• [Selected text]
........
Training

These sections demonstrate how to train a Snowball relationship extraction system to extract Néel temperature relationships from sentences within a scientific article.

The general training process works as follows:

  • Define the entities present in the Chemical Relationship
  • Parse a corpus of articles to find these examples in the text
  • Cluster the sentences to learn common patterns that specify the relationships
  • Assign likelihoods describing the probability that the patterns are correct

Curie Temperature Relationships

The Curie temperature of a magnetic material describes the temperature at which the material changes from >being paramagnetic to ferromagnetic. As such, a Curie temperature relationship consists of 4 entities:

  • A compound
  • A Specifier e.g. "Curie Temperature" or "TC"
  • A temperature value
  • A temperature unit, e.g. Kelvin

Defining the Entities

First define a standard ChemDataExtractor Model for Curie Temperature


from chemdataextractor.relex import Snowball, ChemicalRelationship
from chemdataextractor.model import BaseModel, StringType, ListType, ModelType, Compound
from chemdataextractor.parse import R, I, W, Optional, merge, join, OneOrMore, Any, ZeroOrMore, Start
from chemdataextractor.parse.cem import chemical_name, chemical_label
from chemdataextractor.parse.base import BaseParser
from chemdataextractor.parse.common import lrb, rrb, delim
from chemdataextractor.utils import first
from chemdataextractor.doc import Paragraph, Heading, Sentence
from lxml import etree
import re

class  CurieTemperature(BaseModel):
    specifier = StringType()
    value = StringType()
    units = StringType()
........
• [Collected data]
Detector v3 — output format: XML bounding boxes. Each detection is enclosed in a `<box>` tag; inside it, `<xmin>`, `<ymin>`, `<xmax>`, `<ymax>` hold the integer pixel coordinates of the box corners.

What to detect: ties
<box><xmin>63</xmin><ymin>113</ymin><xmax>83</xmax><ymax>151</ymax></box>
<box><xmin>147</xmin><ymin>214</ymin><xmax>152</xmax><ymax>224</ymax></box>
........
• [Your tasks]
• 1. According to the Snowball training guide, how many entities make up a Curie temperature relationship?
• 2. Write what comes next in the Snowball training guide, continuing from where it stops.

• [Replies]
• 1. Four: a compound, a specifier, a temperature value and a temperature unit.

• 2.
Compound.curie_temperatures = ListType(ModelType(CurieTemperature))

Now define expressions for identifying the entities


# Define a very basic entity tagger
specifier = (I('curie') + I('temperature') + Optional(lrb | delim) + Optional(R('^T(C|c)(urie)?')) + Optional(rrb) | R('^T(C|c)(urie)?'))('specifier').add_action(join)
units = (R('^[CFK]\.?$'))('units').add_action(merge)
value = (R('^\d+(\.\,\d+)?$'))('value')

Note we tag each with a unique identifier that will be used later. Now let the entities in a sentence be any ordering of these (or whatever ordering you feel like). Here we specify that the value and units must coincide, but this does not have to be the case. We also define an extremely general parse phrase, this will be used to identify candidate sentences.


# Let the entities be any combination of chemical names, specifier values and units
entities = (chemical_name | specifier | value + units)

# Now create a very generic parse phrase that will match any combination of these entities
curie_temperature_phrase = (entities + OneOrMore(entities | Any()))('curie_temperature')

# List all the entities
curie_temp_entities = [chemical_name, specifier, value, units]

We are now ready to start Snowballing. Lets formalise our ChemicalRelationship passing in the entities, the extraction phrase and a name.


curie_temp_relationship = ChemicalRelationship(curie_temp_entities, curie_temperature_phrase, name='curie_temperatures')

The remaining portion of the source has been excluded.